■ **Short task**: Extract, unchanged, the lines of the rows below that run from the line holding "With the options being" through the final line of the rows, both ends included.

***

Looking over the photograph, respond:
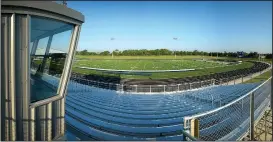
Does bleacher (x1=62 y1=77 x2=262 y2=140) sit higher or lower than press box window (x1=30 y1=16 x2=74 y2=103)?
lower

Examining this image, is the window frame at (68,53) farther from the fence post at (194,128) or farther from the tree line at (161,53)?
the tree line at (161,53)

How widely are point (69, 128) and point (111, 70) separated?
16376mm

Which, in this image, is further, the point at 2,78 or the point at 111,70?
the point at 111,70

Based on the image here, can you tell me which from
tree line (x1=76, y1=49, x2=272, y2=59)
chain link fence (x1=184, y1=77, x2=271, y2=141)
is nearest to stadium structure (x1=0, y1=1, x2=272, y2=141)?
chain link fence (x1=184, y1=77, x2=271, y2=141)

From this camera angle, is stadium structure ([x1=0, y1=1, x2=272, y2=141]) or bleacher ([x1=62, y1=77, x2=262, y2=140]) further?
bleacher ([x1=62, y1=77, x2=262, y2=140])

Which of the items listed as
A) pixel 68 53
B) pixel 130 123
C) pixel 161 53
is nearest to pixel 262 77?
pixel 161 53

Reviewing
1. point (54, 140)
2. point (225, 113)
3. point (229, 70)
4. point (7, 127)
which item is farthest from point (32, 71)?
point (229, 70)

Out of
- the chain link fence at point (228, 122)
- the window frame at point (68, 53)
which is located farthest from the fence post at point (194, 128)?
the window frame at point (68, 53)

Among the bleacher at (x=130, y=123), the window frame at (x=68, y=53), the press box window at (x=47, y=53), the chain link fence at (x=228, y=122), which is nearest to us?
the window frame at (x=68, y=53)

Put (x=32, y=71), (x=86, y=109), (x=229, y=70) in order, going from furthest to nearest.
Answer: (x=229, y=70), (x=86, y=109), (x=32, y=71)

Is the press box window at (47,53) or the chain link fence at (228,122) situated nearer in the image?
the press box window at (47,53)

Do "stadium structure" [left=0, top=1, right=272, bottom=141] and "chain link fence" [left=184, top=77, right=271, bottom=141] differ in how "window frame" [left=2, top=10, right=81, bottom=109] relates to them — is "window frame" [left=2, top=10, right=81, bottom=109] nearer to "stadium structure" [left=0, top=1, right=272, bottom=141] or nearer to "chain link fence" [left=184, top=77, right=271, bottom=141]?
"stadium structure" [left=0, top=1, right=272, bottom=141]

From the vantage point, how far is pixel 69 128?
4352 mm

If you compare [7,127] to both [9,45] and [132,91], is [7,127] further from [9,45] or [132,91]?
[132,91]
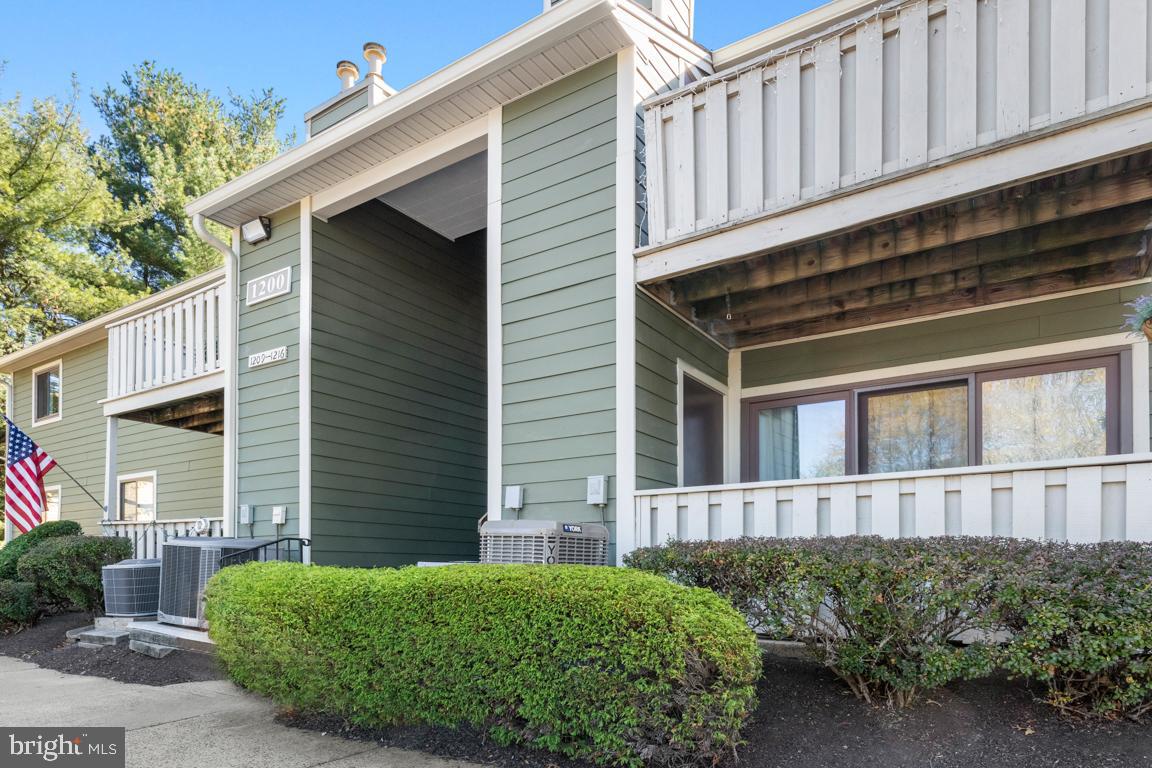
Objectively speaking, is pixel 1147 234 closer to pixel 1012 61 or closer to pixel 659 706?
pixel 1012 61

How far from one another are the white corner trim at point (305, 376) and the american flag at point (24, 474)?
4.46m

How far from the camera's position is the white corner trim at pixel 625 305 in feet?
16.1

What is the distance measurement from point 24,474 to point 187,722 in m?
6.91

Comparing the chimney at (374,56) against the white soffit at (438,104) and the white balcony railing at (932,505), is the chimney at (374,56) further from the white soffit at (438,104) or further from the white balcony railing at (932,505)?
the white balcony railing at (932,505)

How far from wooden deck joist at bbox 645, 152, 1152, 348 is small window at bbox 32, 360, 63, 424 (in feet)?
44.6

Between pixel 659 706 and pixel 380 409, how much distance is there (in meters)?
5.48

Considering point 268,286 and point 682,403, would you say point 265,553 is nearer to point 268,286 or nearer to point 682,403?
point 268,286

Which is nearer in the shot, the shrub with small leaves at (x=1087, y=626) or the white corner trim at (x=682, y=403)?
the shrub with small leaves at (x=1087, y=626)

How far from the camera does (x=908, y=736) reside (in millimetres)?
3141

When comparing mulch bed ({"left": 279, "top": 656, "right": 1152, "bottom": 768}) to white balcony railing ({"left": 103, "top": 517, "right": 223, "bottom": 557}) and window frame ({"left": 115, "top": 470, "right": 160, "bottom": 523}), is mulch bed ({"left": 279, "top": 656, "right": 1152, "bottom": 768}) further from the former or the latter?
window frame ({"left": 115, "top": 470, "right": 160, "bottom": 523})

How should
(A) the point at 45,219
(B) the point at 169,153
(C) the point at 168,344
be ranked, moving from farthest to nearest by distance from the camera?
(B) the point at 169,153 < (A) the point at 45,219 < (C) the point at 168,344

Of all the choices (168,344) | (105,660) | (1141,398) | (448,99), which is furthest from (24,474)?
(1141,398)

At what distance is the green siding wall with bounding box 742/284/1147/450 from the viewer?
16.7 ft

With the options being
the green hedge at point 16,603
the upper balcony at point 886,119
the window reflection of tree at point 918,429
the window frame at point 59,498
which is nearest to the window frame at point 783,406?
the window reflection of tree at point 918,429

***

■ **Exercise output**:
With the options being
the green hedge at point 16,603
the upper balcony at point 886,119
the window reflection of tree at point 918,429
the window frame at point 59,498
which is nearest to the window frame at point 783,406?
the window reflection of tree at point 918,429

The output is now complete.